테더드 파티클 모션 실험 정밀 보정

초록

본 논문은 DNA 길이와 비드 크기에 따른 테더드 파티클 모션(TPM) 신호를 정량적으로 보정하고, 영상 획득 시간·노출 시간 등 실험 파라미터가 측정값에 미치는 영향을 체계적으로 분석한다. 200 bp~2.6 kbp의 DNA와 200 nm, 490 nm, 970 nm 비드 직경을 이용해 RMS 변위와 이론 모델을 비교함으로써 TPM 데이터 해석의 정확성을 크게 향상시킨다.

상세 분석

이 연구는 TPM 실험에서 가장 기본이 되는 ‘입자 변위(RMS)’를 물리적 파라미터와 직접 연결시키는 정밀 보정 작업을 수행한다. 먼저 저자들은 비드가 유리 표면에 고정되거나 다중 테더가 결합된 경우를 배제하기 위해 ‘최소 변위’, ‘변위 대칭성’, ‘시간적 균일성’이라는 세 가지 자동 선택 기준을 도입하였다. 최소 변위 기준은 30 nm 이하의 RMS를 보이는 비드를 제거함으로써 고정된 비드를 걸러내고, 대칭성 기준은 공분산 행렬의 고유값 비율(λ_max/λ_min ≤ 1.1)을 이용해 비대칭 궤적을 식별한다. 마지막으로 균일성 기준은 전체 측정 시간을 10개의 구간으로 나누어 각 구간의 RMS 평균값의 표준편차(u) 를 전체 평균 RMS로 정규화한 뒤 u < 0.2 인 경우만을 채택한다. 이러한 전처리 과정을 거치면 전체 데이터의 약 50 %만이 고품질 TPM 궤적으로 남으며, 이는 비드가 실제 DNA 테더에 의해 자유롭게 움직이고 있음을 보장한다.

다음으로 저자들은 윈도우 시간(t) 선택이 RMS 추정에 미치는 영향을 실험적으로 조사하였다. 비드의 확산 시간 τ_diff 은 비드 반경과 DNA 길이에 비례적으로 증가하므로, 짧은 t(≤ 2 s)에서는 비드가 충분히 탐색하지 못해 RMS가 과소평가되고, 긴 t(≥ 30 s)에서는 시간 해상도가 떨어진다. 실험에서는 200 s 동안 데이터를 수집하고, t = 5 s(200 nm 비드), 10 s(490 nm 비드), 20 s(970 nm 비드) 를 ‘안전한’ 윈도우로 정의하였다. 이때 평균 RMS는 t가 증가함에 따라 포화값에 수렴하고, 표준편차는 감소하는 경향을 보였다. 이는 비드의 확산이 완전히 평형에 도달했을 때 측정값이 안정된다는 물리적 직관과 일치한다.

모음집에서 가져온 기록
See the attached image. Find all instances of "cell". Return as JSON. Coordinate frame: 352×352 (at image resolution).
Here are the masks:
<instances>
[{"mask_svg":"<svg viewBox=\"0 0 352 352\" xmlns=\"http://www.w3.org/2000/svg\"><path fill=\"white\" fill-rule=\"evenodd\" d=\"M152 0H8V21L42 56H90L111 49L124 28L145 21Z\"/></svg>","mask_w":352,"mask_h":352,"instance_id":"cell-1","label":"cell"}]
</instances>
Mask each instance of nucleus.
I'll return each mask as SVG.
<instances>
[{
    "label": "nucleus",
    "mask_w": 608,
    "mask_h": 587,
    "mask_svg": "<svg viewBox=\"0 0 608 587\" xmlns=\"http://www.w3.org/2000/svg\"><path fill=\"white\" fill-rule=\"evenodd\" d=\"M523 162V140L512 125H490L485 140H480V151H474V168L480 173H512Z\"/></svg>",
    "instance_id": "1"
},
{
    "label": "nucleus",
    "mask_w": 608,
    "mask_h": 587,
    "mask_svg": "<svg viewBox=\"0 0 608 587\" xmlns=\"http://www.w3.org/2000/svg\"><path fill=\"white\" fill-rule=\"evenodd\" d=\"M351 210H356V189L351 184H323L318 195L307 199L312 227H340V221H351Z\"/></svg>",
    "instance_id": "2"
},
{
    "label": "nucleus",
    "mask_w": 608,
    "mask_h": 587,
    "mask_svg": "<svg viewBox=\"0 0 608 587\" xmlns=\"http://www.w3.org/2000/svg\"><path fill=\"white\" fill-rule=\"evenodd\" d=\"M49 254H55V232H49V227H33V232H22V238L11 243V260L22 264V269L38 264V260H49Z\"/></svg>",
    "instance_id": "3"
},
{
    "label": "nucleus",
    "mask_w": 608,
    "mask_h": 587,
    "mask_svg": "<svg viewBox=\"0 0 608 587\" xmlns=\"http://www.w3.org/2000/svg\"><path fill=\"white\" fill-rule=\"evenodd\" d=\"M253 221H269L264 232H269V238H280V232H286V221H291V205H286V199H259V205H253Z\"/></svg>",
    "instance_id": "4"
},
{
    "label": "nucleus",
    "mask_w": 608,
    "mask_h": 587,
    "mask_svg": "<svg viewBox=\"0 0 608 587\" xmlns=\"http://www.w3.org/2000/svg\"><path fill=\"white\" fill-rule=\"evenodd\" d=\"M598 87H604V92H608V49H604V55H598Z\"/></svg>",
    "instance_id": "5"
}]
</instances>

→ 과제 A
제시문의 내용을 두 문장으로 요약하시오.
→ 과제 B
제시문에서 "본 논문은 DNA 길이와"이라는 말이 든 부분부터 옮겨 적되, "움직이고 있음을 보장한다."까지 적은 뒤 멈추시오.
위 기록은 제시문과는 다른 출처에서 가져온 것이다.

→ 최종 답 A
제시문은 DNA 길이와 비드 크기에 따른 테더드 파티클 모션(TPM) 신호를 정량적으로 보정하는 연구를 다룬다. 이 연구는 최소 변위, 변위 대칭성, 시간적 균일성이라는 세 가지 자동 선택 기준으로 고정되거나 다중 테더가 결합된 비드를 걸러 약 50 %의 데이터만 고품질 궤적으로 남기고, 윈도우 시간이 RMS 추정에 미치는 영향을 조사하여 200 nm, 490 nm, 970 nm 비드에 대해 각각 5 s, 10 s, 20 s를 안전한 윈도우로 정의하였다.

→ 최종 답 B
본 논문은 DNA 길이와 비드 크기에 따른 테더드 파티클 모션(TPM) 신호를 정량적으로 보정하고, 영상 획득 시간·노출 시간 등 실험 파라미터가 측정값에 미치는 영향을 체계적으로 분석한다. 200 bp~2.6 kbp의 DNA와 200 nm, 490 nm, 970 nm 비드 직경을 이용해 RMS 변위와 이론 모델을 비교함으로써 TPM 데이터 해석의 정확성을 크게 향상시킨다.

상세 분석

이 연구는 TPM 실험에서 가장 기본이 되는 ‘입자 변위(RMS)’를 물리적 파라미터와 직접 연결시키는 정밀 보정 작업을 수행한다. 먼저 저자들은 비드가 유리 표면에 고정되거나 다중 테더가 결합된 경우를 배제하기 위해 ‘최소 변위’, ‘변위 대칭성’, ‘시간적 균일성’이라는 세 가지 자동 선택 기준을 도입하였다. 최소 변위 기준은 30 nm 이하의 RMS를 보이는 비드를 제거함으로써 고정된 비드를 걸러내고, 대칭성 기준은 공분산 행렬의 고유값 비율(λ_max/λ_min ≤ 1.1)을 이용해 비대칭 궤적을 식별한다. 마지막으로 균일성 기준은 전체 측정 시간을 10개의 구간으로 나누어 각 구간의 RMS 평균값의 표준편차(u) 를 전체 평균 RMS로 정규화한 뒤 u < 0.2 인 경우만을 채택한다. 이러한 전처리 과정을 거치면 전체 데이터의 약 50 %만이 고품질 TPM 궤적으로 남으며, 이는 비드가 실제 DNA 테더에 의해 자유롭게 움직이고 있음을 보장한다.